9 thoughts on “SciAm: Mathematicians Unite to Tackle Climate Change”

  1. As long as two competing very competent weather bureaus, one of the worlds largest computers at hand (in a small European country), are off by almost 10 centigrade in their forecast for next week’s temperature there are serious doubts as to the feasibility of shoveling more money on “predicting” global climate, including temperature. The problem is not one of more maths, it is one of defining and formulating the model correctly, INCLUDING THE INITIAL CONDITIONS. Try this: take consequtive squares n(1)=1, n(2)=2*2=4,.., up to n(10)=10*10 = 100. that is, 1,4,9,16,25,36,…,100. Calculate the numbers n(i+1)-2*n(i)+n(i-1) for i=2,3,..9. You should get the result 2 each time. Assume then that you have a uniformly distributed error in your numbers corresponding to at most+/- half a percent of the largest one, that, is +/-0.5. Then you might get numbers like -0.489 0.835 3.679 8.849 15.588 24.665 35.569 48.579 63.512 80.99 99.744
    Try and calculate the same differences. Your results will now flucutate between 1.28 and 2.54!! One half a percent error in your starting values will give you an error margin of something like – 36 % – +27 % in your final values. That’s predicting climate, and even weather. Why this n(i+1)-2*n(i)+n(i-1) stuff? Because it gives the relation between cause and effect for any dynamical system (plus a bit of other things, too). Your 480 hp 1987 Buick Regal GN moves according to it, as does the water in the San Francisco Bay and the snow gliding down the Alps, the Buick a bit more predictably than the waves and the snow. Then, what if you measure those half percents? You can’t: there are too many of them. You also must measure how fast they are changing when you start your measurements. For the Buick, you can predict the trap speed because you know that it 1) starts at the starting line 2) with zero speed. Not so with all the snow in ana avalanche or all the water in the Bay. Well, there are lots of other phenomena involved that make things even more complicated: clouds, aerosols, soot on polar ice etc. etc.

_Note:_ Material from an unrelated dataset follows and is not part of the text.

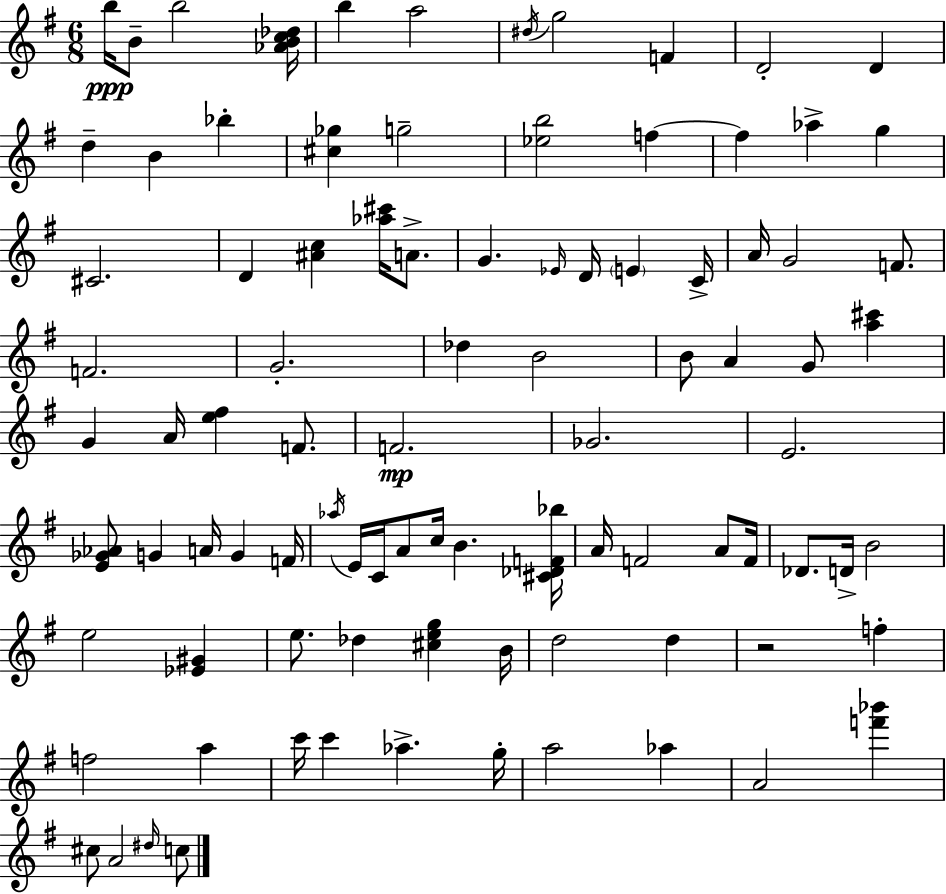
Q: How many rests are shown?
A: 1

  2. I dropped my subscription to SciAm after their whole-hearted embrace of the anthropocentric global warming myth. One of the true values of the scientific method is the initial skepticism regarding any hypothesis until there are considerable independent verifications of the particular hypothesis. Simply saying “those guys know what they’re doing so they must be right” is not scientific analysis. It’s sad that a publication that pretends to report on science is so quick to accept leftist/ecologist based ideas.

  3. You can’t be a good scientist without recognizing the limits of statistical analysis. I suspect the reverse is equally true.

  4. Some statisticians have been coopted into the AGW fold already; I’m sure some other mathmeticians will go along for the ride. But so far the math says that the AGW theory is wrong.
    Using math to develop alternative scenarios for climate change (the real thing, not the AGW stuff), crop development, population changes and other real issues would be valuable if people would let facts be facts and would then vote for policymakrs who would act on the facts. What a concept.